CREATE FUNCTION levenshtein_ratio( s1 VARCHAR(255), s2 VARCHAR(255) )
RETURNS INT
DETERMINISTIC
BEGIN
DECLARE s1_len, s2_len, max_len INT;
SET s1_len = LENGTH(s1), s2_len = LENGTH(s2);
IF s1_len > s2_len THEN 
SET max_len = s1_len; 
ELSE 
SET max_len = s2_len; 
END IF;
RETURN ROUND((1 - LEVENSHTEIN(s1, s2) / max_len) * 100); 
END

To use it simply use select:

select levenshtein_ratio(upper(a),upper(keyword));

That was just a half of the story. I needed the split function, that would split the title. There is none in mysql.Luckily i found this thread to help me out. Only modification I made was not to return record set, because functions cannot return record sets.

-- --------------------------------------------------------------------------------
-- Routine DDL
-- --------------------------------------------------------------------------------
DELIMITER $$

CREATE DEFINER=`cms`@`localhost` PROCEDURE `split`(input text, delim VARCHAR(10))
begin

    declare foundPos tinyint unsigned;
    declare tmpTxt text;
    declare delimLen tinyint unsigned;
    declare element text;

    drop temporary table if exists tmpValues;
    create temporary table tmpValues
    (
        `values` varchar(256) not null default ''
    ) engine = memory;

    set delimLen = length(delim);
    set tmpTxt = input;

    set foundPos = instr(tmpTxt,delim);
    while foundPos <> 0 do
        set element = substring(tmpTxt, 1, foundPos-1);
        set tmpTxt = replace(tmpTxt, concat(element,delim), '');
        insert into tmpValues (`values`) values ( element);
        set foundPos = instr(tmpTxt,delim);
    end while;

    if tmpTxt <> '' then
        insert into tmpValues (`values`) values (tmpTxt);
    end if;

    -- select * from tmpValues;
END

Now I had all the tools I needed so I could write my own function to do the keyword search.

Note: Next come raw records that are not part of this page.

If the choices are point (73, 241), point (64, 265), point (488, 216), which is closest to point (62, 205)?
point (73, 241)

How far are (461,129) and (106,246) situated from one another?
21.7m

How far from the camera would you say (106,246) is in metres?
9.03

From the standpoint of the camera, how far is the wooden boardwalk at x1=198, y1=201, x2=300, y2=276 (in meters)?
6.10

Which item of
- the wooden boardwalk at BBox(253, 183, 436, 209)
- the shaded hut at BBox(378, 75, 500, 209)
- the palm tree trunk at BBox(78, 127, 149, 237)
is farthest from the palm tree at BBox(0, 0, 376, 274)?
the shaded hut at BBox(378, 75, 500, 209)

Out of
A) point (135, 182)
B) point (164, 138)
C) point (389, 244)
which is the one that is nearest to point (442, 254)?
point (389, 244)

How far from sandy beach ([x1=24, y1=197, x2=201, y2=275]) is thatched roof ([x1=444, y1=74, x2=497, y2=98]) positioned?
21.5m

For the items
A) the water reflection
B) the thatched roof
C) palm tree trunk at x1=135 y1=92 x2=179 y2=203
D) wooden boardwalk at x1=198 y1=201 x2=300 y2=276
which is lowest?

-- --------------------------------------------------------------------------------
-- Routine DDL
-- --------------------------------------------------------------------------------
DELIMITER $$

CREATE FUNCTION compare_title(title VARCHAR(255), keyword VARCHAR(255) )
  RETURNS INT
  DETERMINISTIC
BEGIN

    DECLARE done INT DEFAULT 0;
    DECLARE match_found INT DEFAULT 0;
    DECLARE a VARCHAR(255);
    DECLARE ratio INT DEFAULT 0;
    DECLARE cur1 CURSOR FOR SELECT `cms`.`values` FROM tmpValues;
    DECLARE CONTINUE HANDLER FOR NOT FOUND SET done = 1;

    OPEN cur1;

    call split(title, ' ');

    read_loop: LOOP
        FETCH cur1 INTO a;
        IF done THEN
            LEAVE read_loop;
        END IF;
  select levenshtein_ratio(upper(a),upper(keyword)) into ratio;
        IF ratio > 80 THEN
  SET done = 1;
  SET match_found = 1;
        END IF;
       
    END LOOP read_loop;

    CLOSE cur1;
    return match_found;

END

What function does is: open a cursor on a temporary table created by split procedure, loops through it and compare the words with the keyword. If levensthein ratio is above 79% match than returns 1 else continues until the end of table and return 0.

To use it you should use something like:

select id from table where compare_title(upper(title),'mysql') = 1;

Although it works this method can be used only on very limited set of data. It take approx. 3 minutes to compare 150 titles on my quad core pc.